During a meeting in a Manhattan hotel room on June 20, 2017, in which Code, Dawkins and Sood tried to persuade the undercover agents to invest in Dawkins and Sood's new management company, Code explained how the highly competitive "sneaker wars" between Adidas, Nike and UnderArmour worked. The meeting also included Pittsburgh financial planner Marty Blazer, Sood's former business partner, who was working as an FBI informant.
The FBI secretly videotaped the meeting, and portions were shown to the jury on Wednesday.
"We all have our own leagues with our own kids and we are trying to keep our kids obviously to see them grow and develop, but hopefully to be able to sign them as they become pros," Code said during the meeting.
"That's the ultimate objective. Now, in between that, you're trying to push these kids to your affiliated schools. For instance, Indiana, Kansas, Arizona State, Miami are Adidas schools. So if I could have the kids in my umbrella at the grassroots level, and I can now funnel these kids to my sponsor schools, I win at the grassroots level. My colleges win. And then, hopefully, I can sign them as pros."
But Code also made it clear to the FBI agents that a school's sneaker sponsor wasn't always the most important factor, even though he was working as a contracted consultant for Adidas. Code, a former Clemson guard from Greenville, South Carolina, had worked at Nike for 14 years before he was lured to Adidas.
"We have enough relationships with Nike schools," Code told the agents, before mentioning Alabama, Arizona and Florida State as Nike-sponsored schools where he had strong connections.
Bowen, from Saginaw, Michigan, was the No. 14 player in the 2017 ESPN Top 100 and was among the last recruits to sign that year. He was considering a handful of Nike-sponsored schools -- Arizona, Creighton, DePaul, Oregon and Texas -- before choosing the Cardinals.
During the videotaped meeting, Code told the FBI agents that Oregon offered Bowen an "astronomical" amount of money to sign there.
"I said, 'He is not going to Oregon.
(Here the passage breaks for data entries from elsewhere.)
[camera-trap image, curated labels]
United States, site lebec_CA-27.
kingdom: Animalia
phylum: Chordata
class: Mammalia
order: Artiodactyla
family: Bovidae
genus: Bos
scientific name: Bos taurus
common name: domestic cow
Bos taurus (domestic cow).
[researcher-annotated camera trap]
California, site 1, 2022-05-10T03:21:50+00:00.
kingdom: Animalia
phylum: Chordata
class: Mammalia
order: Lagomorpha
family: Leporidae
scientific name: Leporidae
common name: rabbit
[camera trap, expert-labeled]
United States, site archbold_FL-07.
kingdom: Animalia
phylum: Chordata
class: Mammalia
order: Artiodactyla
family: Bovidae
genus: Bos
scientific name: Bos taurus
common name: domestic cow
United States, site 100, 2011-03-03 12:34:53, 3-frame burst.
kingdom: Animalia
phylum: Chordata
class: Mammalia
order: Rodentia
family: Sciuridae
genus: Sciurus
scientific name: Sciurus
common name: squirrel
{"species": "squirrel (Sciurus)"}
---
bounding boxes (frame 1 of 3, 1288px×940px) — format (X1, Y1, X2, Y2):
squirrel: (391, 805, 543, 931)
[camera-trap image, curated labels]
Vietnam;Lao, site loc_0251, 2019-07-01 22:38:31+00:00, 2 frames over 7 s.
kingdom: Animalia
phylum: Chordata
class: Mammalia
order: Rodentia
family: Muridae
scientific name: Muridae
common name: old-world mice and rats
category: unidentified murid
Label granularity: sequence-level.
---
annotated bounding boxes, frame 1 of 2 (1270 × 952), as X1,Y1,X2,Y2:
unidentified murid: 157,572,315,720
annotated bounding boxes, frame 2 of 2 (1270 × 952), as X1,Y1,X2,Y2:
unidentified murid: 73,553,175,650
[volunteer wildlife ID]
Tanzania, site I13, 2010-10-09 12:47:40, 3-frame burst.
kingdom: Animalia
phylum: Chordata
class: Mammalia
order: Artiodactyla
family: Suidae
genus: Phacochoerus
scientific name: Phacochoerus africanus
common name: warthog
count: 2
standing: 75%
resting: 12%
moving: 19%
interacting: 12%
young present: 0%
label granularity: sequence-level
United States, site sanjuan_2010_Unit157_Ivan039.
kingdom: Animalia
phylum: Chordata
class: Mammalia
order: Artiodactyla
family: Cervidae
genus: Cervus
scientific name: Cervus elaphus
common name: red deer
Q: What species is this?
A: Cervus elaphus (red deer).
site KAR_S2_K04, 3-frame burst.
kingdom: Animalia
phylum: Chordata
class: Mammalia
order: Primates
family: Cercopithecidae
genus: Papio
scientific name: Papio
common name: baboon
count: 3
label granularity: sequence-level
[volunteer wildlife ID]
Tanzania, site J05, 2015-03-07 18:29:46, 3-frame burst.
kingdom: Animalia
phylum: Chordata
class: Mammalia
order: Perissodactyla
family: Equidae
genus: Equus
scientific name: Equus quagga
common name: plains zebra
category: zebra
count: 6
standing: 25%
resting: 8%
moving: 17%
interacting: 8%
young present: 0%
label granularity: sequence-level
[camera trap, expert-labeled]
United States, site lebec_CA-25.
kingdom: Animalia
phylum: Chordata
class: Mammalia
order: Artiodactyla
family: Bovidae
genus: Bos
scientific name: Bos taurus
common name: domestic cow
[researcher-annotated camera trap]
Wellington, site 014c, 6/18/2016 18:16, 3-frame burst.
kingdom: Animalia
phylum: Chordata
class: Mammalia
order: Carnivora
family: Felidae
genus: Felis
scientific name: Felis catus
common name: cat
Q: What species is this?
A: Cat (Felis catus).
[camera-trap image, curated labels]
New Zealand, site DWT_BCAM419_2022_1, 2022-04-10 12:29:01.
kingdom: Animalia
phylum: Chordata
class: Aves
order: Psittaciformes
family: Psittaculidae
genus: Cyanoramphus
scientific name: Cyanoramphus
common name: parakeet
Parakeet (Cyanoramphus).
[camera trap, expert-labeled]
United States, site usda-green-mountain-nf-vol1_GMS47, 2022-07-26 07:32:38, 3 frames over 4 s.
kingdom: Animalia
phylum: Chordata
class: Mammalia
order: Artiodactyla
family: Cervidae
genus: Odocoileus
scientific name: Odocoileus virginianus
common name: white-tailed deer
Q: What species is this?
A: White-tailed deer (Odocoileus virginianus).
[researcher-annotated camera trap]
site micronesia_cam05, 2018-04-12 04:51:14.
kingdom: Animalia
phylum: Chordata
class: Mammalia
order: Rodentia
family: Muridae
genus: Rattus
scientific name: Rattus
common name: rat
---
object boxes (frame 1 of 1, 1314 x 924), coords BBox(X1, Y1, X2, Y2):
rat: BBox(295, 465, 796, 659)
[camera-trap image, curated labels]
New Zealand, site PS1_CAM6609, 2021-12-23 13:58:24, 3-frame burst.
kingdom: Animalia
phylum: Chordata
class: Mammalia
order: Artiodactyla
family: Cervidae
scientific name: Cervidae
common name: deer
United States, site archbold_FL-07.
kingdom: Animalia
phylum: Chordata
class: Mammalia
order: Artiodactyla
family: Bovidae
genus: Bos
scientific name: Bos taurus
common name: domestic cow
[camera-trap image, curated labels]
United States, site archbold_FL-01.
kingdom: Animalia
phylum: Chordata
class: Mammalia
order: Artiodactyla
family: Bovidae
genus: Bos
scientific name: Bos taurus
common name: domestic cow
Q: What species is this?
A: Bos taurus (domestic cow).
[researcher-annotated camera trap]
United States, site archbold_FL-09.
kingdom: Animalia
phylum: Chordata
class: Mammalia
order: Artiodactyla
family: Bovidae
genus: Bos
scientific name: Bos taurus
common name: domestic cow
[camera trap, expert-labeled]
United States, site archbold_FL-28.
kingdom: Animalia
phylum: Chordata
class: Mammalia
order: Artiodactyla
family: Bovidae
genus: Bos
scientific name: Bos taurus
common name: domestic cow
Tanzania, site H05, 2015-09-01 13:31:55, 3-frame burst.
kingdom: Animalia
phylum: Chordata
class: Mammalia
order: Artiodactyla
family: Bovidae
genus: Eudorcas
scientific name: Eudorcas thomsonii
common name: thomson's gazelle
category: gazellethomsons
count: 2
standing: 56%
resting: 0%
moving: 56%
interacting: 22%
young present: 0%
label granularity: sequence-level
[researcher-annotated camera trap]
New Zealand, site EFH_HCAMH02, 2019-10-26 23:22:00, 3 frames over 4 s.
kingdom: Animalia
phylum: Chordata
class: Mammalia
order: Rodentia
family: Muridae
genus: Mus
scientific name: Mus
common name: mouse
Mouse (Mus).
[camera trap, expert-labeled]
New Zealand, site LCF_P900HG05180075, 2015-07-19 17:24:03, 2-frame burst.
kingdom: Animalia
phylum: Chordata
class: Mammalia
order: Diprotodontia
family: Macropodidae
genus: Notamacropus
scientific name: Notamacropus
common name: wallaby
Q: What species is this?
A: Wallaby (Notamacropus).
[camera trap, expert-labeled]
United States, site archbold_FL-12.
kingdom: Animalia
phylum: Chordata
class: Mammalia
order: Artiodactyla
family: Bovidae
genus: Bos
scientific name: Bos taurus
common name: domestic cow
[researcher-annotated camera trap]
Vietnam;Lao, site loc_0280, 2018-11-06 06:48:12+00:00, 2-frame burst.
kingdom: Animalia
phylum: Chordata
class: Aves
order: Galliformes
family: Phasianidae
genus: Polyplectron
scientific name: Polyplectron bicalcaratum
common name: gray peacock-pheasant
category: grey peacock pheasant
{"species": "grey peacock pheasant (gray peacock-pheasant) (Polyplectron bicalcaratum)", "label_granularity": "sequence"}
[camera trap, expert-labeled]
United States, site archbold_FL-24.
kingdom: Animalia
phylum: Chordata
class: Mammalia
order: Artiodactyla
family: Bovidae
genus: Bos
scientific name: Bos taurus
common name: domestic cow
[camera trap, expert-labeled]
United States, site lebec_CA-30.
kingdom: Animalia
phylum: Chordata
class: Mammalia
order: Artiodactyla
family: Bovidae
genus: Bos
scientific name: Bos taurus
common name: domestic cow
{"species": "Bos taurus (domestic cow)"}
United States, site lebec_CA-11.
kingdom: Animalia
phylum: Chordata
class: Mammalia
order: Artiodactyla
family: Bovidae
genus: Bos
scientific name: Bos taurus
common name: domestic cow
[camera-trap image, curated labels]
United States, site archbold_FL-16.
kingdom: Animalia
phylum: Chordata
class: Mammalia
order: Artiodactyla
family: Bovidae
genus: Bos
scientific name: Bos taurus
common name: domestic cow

Wait a minute, let me work the phones; we'll get something done,'" Code said.
Bowen committed to Louisville on June 4, 2017.
"It got done in what, two or three days? It was very simple," Code told the agents. "Everybody won."
In a statement issued Tuesday night, the University of Oregon said it had not been contacted by the federal government or any other party involved in the proceedings but that it took the claim seriously and would monitor the trial for any other details.
The school expanded upon its statement Thursday, saying it had spoken with members of the men's basketball coaching staff and found no evidence of a payment offer to Bowen.
The elder Bowen is expected to testify at the trial as early as Thursday.
Code and Dawkins told the FBI agents that then-Cardinals coach Rick Pitino didn't know all of the details about the pay-for-play scheme involving Bowen.
"If you ask Rick Pitino if he knows what happened [with Bowen], he'd say he doesn't know," Code said. "He probably doesn't."
Dawkins replied: "He does know some. He doesn't know everything ... plausible deniability."
During Sood's testimony, assistant U.S. attorney Noah Solowiejczyk asked him if he believed Pitino was aware of the plan to pay Bowen's father.
"I believe he knew something, but not everything," Sood said.